Sovremenny-class destroyer of the Russian Navy

Bespokoyny is a decommissioned of the Russian Navy preserved as museum ship.

== Development and design ==

The project began in the late 1960s when it was becoming obvious to the Soviet Navy that naval guns still had an important role particularly in support of amphibious landings, but existing gun cruisers and destroyers were showing their age. A new design was started, employing a new 130 mm automatic gun turret.

The ships were 156 m in length, with a beam of 17.3 m and a draught of 6.5 m.

== Construction and career ==
Bespokoyny was laid down on 18 April 1987 and launched on 9 June 1990 by Severnaya Verf in Leningrad. She was commissioned on 28 December 1991.

In September 2016, the ship was docked at the Yantar Baltic Shipyard for conversion. The ship's hull was sealed so that it could be afloat without maintenance by a permanent crew. On September 28, the press service of the enterprise reported that the destroyer would stay at the plant for about a month. During this time, the plant's specialists would carry out the full scope of work on its conversion. In particular, the screws and shafts would be removed, and the destroyer's hull preserved and painted.

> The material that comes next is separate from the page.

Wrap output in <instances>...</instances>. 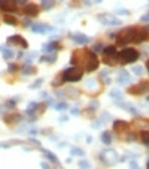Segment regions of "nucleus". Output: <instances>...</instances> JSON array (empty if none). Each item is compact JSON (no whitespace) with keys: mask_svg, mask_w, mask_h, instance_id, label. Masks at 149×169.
Here are the masks:
<instances>
[{"mask_svg":"<svg viewBox=\"0 0 149 169\" xmlns=\"http://www.w3.org/2000/svg\"><path fill=\"white\" fill-rule=\"evenodd\" d=\"M82 77H84L82 69H79V67L74 66V67H69V69H66V70L63 72L61 81H63V83H78V81L82 80Z\"/></svg>","mask_w":149,"mask_h":169,"instance_id":"20e7f679","label":"nucleus"},{"mask_svg":"<svg viewBox=\"0 0 149 169\" xmlns=\"http://www.w3.org/2000/svg\"><path fill=\"white\" fill-rule=\"evenodd\" d=\"M42 83H43V80H37V81L35 83V84H32V85H30V88H39V87L42 85Z\"/></svg>","mask_w":149,"mask_h":169,"instance_id":"473e14b6","label":"nucleus"},{"mask_svg":"<svg viewBox=\"0 0 149 169\" xmlns=\"http://www.w3.org/2000/svg\"><path fill=\"white\" fill-rule=\"evenodd\" d=\"M66 108H67L66 103H57V105H55V109H57V111H66Z\"/></svg>","mask_w":149,"mask_h":169,"instance_id":"2f4dec72","label":"nucleus"},{"mask_svg":"<svg viewBox=\"0 0 149 169\" xmlns=\"http://www.w3.org/2000/svg\"><path fill=\"white\" fill-rule=\"evenodd\" d=\"M102 142L106 144V145H109L112 142V138H111V133H109V132H103V133H102Z\"/></svg>","mask_w":149,"mask_h":169,"instance_id":"b1692460","label":"nucleus"},{"mask_svg":"<svg viewBox=\"0 0 149 169\" xmlns=\"http://www.w3.org/2000/svg\"><path fill=\"white\" fill-rule=\"evenodd\" d=\"M130 80H131L130 74H128L127 70L121 69V70H119V75H118V83H119V84H128Z\"/></svg>","mask_w":149,"mask_h":169,"instance_id":"ddd939ff","label":"nucleus"},{"mask_svg":"<svg viewBox=\"0 0 149 169\" xmlns=\"http://www.w3.org/2000/svg\"><path fill=\"white\" fill-rule=\"evenodd\" d=\"M72 64L79 67V69H85L87 72H94L100 61L97 58V54L88 49H78L72 54Z\"/></svg>","mask_w":149,"mask_h":169,"instance_id":"f257e3e1","label":"nucleus"},{"mask_svg":"<svg viewBox=\"0 0 149 169\" xmlns=\"http://www.w3.org/2000/svg\"><path fill=\"white\" fill-rule=\"evenodd\" d=\"M21 118H23V117H21L20 114H14V115H6V117H5V121H6L8 124H15V123H18Z\"/></svg>","mask_w":149,"mask_h":169,"instance_id":"2eb2a0df","label":"nucleus"},{"mask_svg":"<svg viewBox=\"0 0 149 169\" xmlns=\"http://www.w3.org/2000/svg\"><path fill=\"white\" fill-rule=\"evenodd\" d=\"M148 91V81H143V83H139V84L133 85L128 88V93L130 94H134V96H140L142 93Z\"/></svg>","mask_w":149,"mask_h":169,"instance_id":"0eeeda50","label":"nucleus"},{"mask_svg":"<svg viewBox=\"0 0 149 169\" xmlns=\"http://www.w3.org/2000/svg\"><path fill=\"white\" fill-rule=\"evenodd\" d=\"M140 57V52L136 48H124L122 51L118 52V58H121V61L124 64H131L134 61H137Z\"/></svg>","mask_w":149,"mask_h":169,"instance_id":"7ed1b4c3","label":"nucleus"},{"mask_svg":"<svg viewBox=\"0 0 149 169\" xmlns=\"http://www.w3.org/2000/svg\"><path fill=\"white\" fill-rule=\"evenodd\" d=\"M130 166H131V169H139V166H137V163H136V162H133Z\"/></svg>","mask_w":149,"mask_h":169,"instance_id":"58836bf2","label":"nucleus"},{"mask_svg":"<svg viewBox=\"0 0 149 169\" xmlns=\"http://www.w3.org/2000/svg\"><path fill=\"white\" fill-rule=\"evenodd\" d=\"M37 69L35 66H32V64H26L24 67H23V74L24 75H33V74H36Z\"/></svg>","mask_w":149,"mask_h":169,"instance_id":"412c9836","label":"nucleus"},{"mask_svg":"<svg viewBox=\"0 0 149 169\" xmlns=\"http://www.w3.org/2000/svg\"><path fill=\"white\" fill-rule=\"evenodd\" d=\"M103 52H105V55H118V51H116V48L115 46H106L105 49H103Z\"/></svg>","mask_w":149,"mask_h":169,"instance_id":"5701e85b","label":"nucleus"},{"mask_svg":"<svg viewBox=\"0 0 149 169\" xmlns=\"http://www.w3.org/2000/svg\"><path fill=\"white\" fill-rule=\"evenodd\" d=\"M140 136H142V142H143V145H145V147H148L149 145V132L148 130H142Z\"/></svg>","mask_w":149,"mask_h":169,"instance_id":"393cba45","label":"nucleus"},{"mask_svg":"<svg viewBox=\"0 0 149 169\" xmlns=\"http://www.w3.org/2000/svg\"><path fill=\"white\" fill-rule=\"evenodd\" d=\"M70 153H72V156H79V157L85 156L84 150H81V148H72V150H70Z\"/></svg>","mask_w":149,"mask_h":169,"instance_id":"cd10ccee","label":"nucleus"},{"mask_svg":"<svg viewBox=\"0 0 149 169\" xmlns=\"http://www.w3.org/2000/svg\"><path fill=\"white\" fill-rule=\"evenodd\" d=\"M30 29H32L35 33H46V32L52 30V27L48 26V24H33Z\"/></svg>","mask_w":149,"mask_h":169,"instance_id":"9b49d317","label":"nucleus"},{"mask_svg":"<svg viewBox=\"0 0 149 169\" xmlns=\"http://www.w3.org/2000/svg\"><path fill=\"white\" fill-rule=\"evenodd\" d=\"M103 61H105L106 64H109V66H115V64L118 63V55H105Z\"/></svg>","mask_w":149,"mask_h":169,"instance_id":"a211bd4d","label":"nucleus"},{"mask_svg":"<svg viewBox=\"0 0 149 169\" xmlns=\"http://www.w3.org/2000/svg\"><path fill=\"white\" fill-rule=\"evenodd\" d=\"M0 52L3 54V58H5V60H12V58H14V51H12L11 48L0 46Z\"/></svg>","mask_w":149,"mask_h":169,"instance_id":"4468645a","label":"nucleus"},{"mask_svg":"<svg viewBox=\"0 0 149 169\" xmlns=\"http://www.w3.org/2000/svg\"><path fill=\"white\" fill-rule=\"evenodd\" d=\"M90 166H91V165H90V162H87V160H81V162H79V168L81 169H90Z\"/></svg>","mask_w":149,"mask_h":169,"instance_id":"c85d7f7f","label":"nucleus"},{"mask_svg":"<svg viewBox=\"0 0 149 169\" xmlns=\"http://www.w3.org/2000/svg\"><path fill=\"white\" fill-rule=\"evenodd\" d=\"M93 52H99V51H103V45L102 43H97V45H94L93 46V49H91Z\"/></svg>","mask_w":149,"mask_h":169,"instance_id":"7c9ffc66","label":"nucleus"},{"mask_svg":"<svg viewBox=\"0 0 149 169\" xmlns=\"http://www.w3.org/2000/svg\"><path fill=\"white\" fill-rule=\"evenodd\" d=\"M57 49H60V43L58 42H51L48 45H45V48H43V51H46V52H52V51H57Z\"/></svg>","mask_w":149,"mask_h":169,"instance_id":"6ab92c4d","label":"nucleus"},{"mask_svg":"<svg viewBox=\"0 0 149 169\" xmlns=\"http://www.w3.org/2000/svg\"><path fill=\"white\" fill-rule=\"evenodd\" d=\"M14 2H15L17 6H24V5L27 3V0H14Z\"/></svg>","mask_w":149,"mask_h":169,"instance_id":"f704fd0d","label":"nucleus"},{"mask_svg":"<svg viewBox=\"0 0 149 169\" xmlns=\"http://www.w3.org/2000/svg\"><path fill=\"white\" fill-rule=\"evenodd\" d=\"M40 166H42L43 169H51V166H49L48 163H45V162H42V163H40Z\"/></svg>","mask_w":149,"mask_h":169,"instance_id":"4c0bfd02","label":"nucleus"},{"mask_svg":"<svg viewBox=\"0 0 149 169\" xmlns=\"http://www.w3.org/2000/svg\"><path fill=\"white\" fill-rule=\"evenodd\" d=\"M3 21H5L8 26H17V24H18V23H17V18L12 17V15H5Z\"/></svg>","mask_w":149,"mask_h":169,"instance_id":"4be33fe9","label":"nucleus"},{"mask_svg":"<svg viewBox=\"0 0 149 169\" xmlns=\"http://www.w3.org/2000/svg\"><path fill=\"white\" fill-rule=\"evenodd\" d=\"M57 60V55L55 54H52V55H43V57H40V61H43V63H54Z\"/></svg>","mask_w":149,"mask_h":169,"instance_id":"a878e982","label":"nucleus"},{"mask_svg":"<svg viewBox=\"0 0 149 169\" xmlns=\"http://www.w3.org/2000/svg\"><path fill=\"white\" fill-rule=\"evenodd\" d=\"M102 2H103V0H96V3H102Z\"/></svg>","mask_w":149,"mask_h":169,"instance_id":"ea45409f","label":"nucleus"},{"mask_svg":"<svg viewBox=\"0 0 149 169\" xmlns=\"http://www.w3.org/2000/svg\"><path fill=\"white\" fill-rule=\"evenodd\" d=\"M8 70H9V72H15V70H18V66H17V64H9Z\"/></svg>","mask_w":149,"mask_h":169,"instance_id":"72a5a7b5","label":"nucleus"},{"mask_svg":"<svg viewBox=\"0 0 149 169\" xmlns=\"http://www.w3.org/2000/svg\"><path fill=\"white\" fill-rule=\"evenodd\" d=\"M40 151H42V153L46 156V159H48V160H51L52 163H57V162H58V159L55 157V154H54L52 151H49V150H45V148H40Z\"/></svg>","mask_w":149,"mask_h":169,"instance_id":"dca6fc26","label":"nucleus"},{"mask_svg":"<svg viewBox=\"0 0 149 169\" xmlns=\"http://www.w3.org/2000/svg\"><path fill=\"white\" fill-rule=\"evenodd\" d=\"M55 6V2L54 0H42V8L43 9H51Z\"/></svg>","mask_w":149,"mask_h":169,"instance_id":"bb28decb","label":"nucleus"},{"mask_svg":"<svg viewBox=\"0 0 149 169\" xmlns=\"http://www.w3.org/2000/svg\"><path fill=\"white\" fill-rule=\"evenodd\" d=\"M128 129H130V124L127 123V121H122V120H116V121H113V130L115 132H128Z\"/></svg>","mask_w":149,"mask_h":169,"instance_id":"9d476101","label":"nucleus"},{"mask_svg":"<svg viewBox=\"0 0 149 169\" xmlns=\"http://www.w3.org/2000/svg\"><path fill=\"white\" fill-rule=\"evenodd\" d=\"M111 97L115 102H122V93L119 91V88H113L111 90Z\"/></svg>","mask_w":149,"mask_h":169,"instance_id":"f3484780","label":"nucleus"},{"mask_svg":"<svg viewBox=\"0 0 149 169\" xmlns=\"http://www.w3.org/2000/svg\"><path fill=\"white\" fill-rule=\"evenodd\" d=\"M131 72H134L136 75H142V74H143V67H140V66H134V67L131 69Z\"/></svg>","mask_w":149,"mask_h":169,"instance_id":"c756f323","label":"nucleus"},{"mask_svg":"<svg viewBox=\"0 0 149 169\" xmlns=\"http://www.w3.org/2000/svg\"><path fill=\"white\" fill-rule=\"evenodd\" d=\"M148 20H149V15H148V14L142 15V18H140V21H142V23H148Z\"/></svg>","mask_w":149,"mask_h":169,"instance_id":"e433bc0d","label":"nucleus"},{"mask_svg":"<svg viewBox=\"0 0 149 169\" xmlns=\"http://www.w3.org/2000/svg\"><path fill=\"white\" fill-rule=\"evenodd\" d=\"M148 39V27H125L116 35L118 45H127L130 42L140 43Z\"/></svg>","mask_w":149,"mask_h":169,"instance_id":"f03ea898","label":"nucleus"},{"mask_svg":"<svg viewBox=\"0 0 149 169\" xmlns=\"http://www.w3.org/2000/svg\"><path fill=\"white\" fill-rule=\"evenodd\" d=\"M0 9L5 12H17V5L14 0H0Z\"/></svg>","mask_w":149,"mask_h":169,"instance_id":"6e6552de","label":"nucleus"},{"mask_svg":"<svg viewBox=\"0 0 149 169\" xmlns=\"http://www.w3.org/2000/svg\"><path fill=\"white\" fill-rule=\"evenodd\" d=\"M8 43H9V45L20 46V48H23V49H27V48H29V42H27L23 36H20V35L9 36V38H8Z\"/></svg>","mask_w":149,"mask_h":169,"instance_id":"423d86ee","label":"nucleus"},{"mask_svg":"<svg viewBox=\"0 0 149 169\" xmlns=\"http://www.w3.org/2000/svg\"><path fill=\"white\" fill-rule=\"evenodd\" d=\"M70 38H72V41L76 42L78 45H85V43L90 42V36H87V35H72Z\"/></svg>","mask_w":149,"mask_h":169,"instance_id":"f8f14e48","label":"nucleus"},{"mask_svg":"<svg viewBox=\"0 0 149 169\" xmlns=\"http://www.w3.org/2000/svg\"><path fill=\"white\" fill-rule=\"evenodd\" d=\"M37 108H39V103H37V102L29 103V106H27V109H26V114H27V115H33V114L36 112Z\"/></svg>","mask_w":149,"mask_h":169,"instance_id":"aec40b11","label":"nucleus"},{"mask_svg":"<svg viewBox=\"0 0 149 169\" xmlns=\"http://www.w3.org/2000/svg\"><path fill=\"white\" fill-rule=\"evenodd\" d=\"M6 106H8V108H14V106H15V100H8V102H6Z\"/></svg>","mask_w":149,"mask_h":169,"instance_id":"c9c22d12","label":"nucleus"},{"mask_svg":"<svg viewBox=\"0 0 149 169\" xmlns=\"http://www.w3.org/2000/svg\"><path fill=\"white\" fill-rule=\"evenodd\" d=\"M97 20L102 23V24H105V26H119L121 24V20H118L115 15H112V14H100L99 17H97Z\"/></svg>","mask_w":149,"mask_h":169,"instance_id":"39448f33","label":"nucleus"},{"mask_svg":"<svg viewBox=\"0 0 149 169\" xmlns=\"http://www.w3.org/2000/svg\"><path fill=\"white\" fill-rule=\"evenodd\" d=\"M23 12L26 15H29V17H37L39 15V6L36 3H27L26 8L23 9Z\"/></svg>","mask_w":149,"mask_h":169,"instance_id":"1a4fd4ad","label":"nucleus"}]
</instances>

On May 13, 2018, Bespokoyny arrived at a permanent anchorage at the base of the Baltic Fleet. It was turned into an exhibit of the military-historical complex of the Western Military District, and for the students of the Saint Petersburg regional branch of the Yunarmiya, the destroyer became a place for educational excursions.

In 2020, it was reported that Bespokoynys two propellers had been stolen and sold for profit by a group that included the ship's former commanding officer.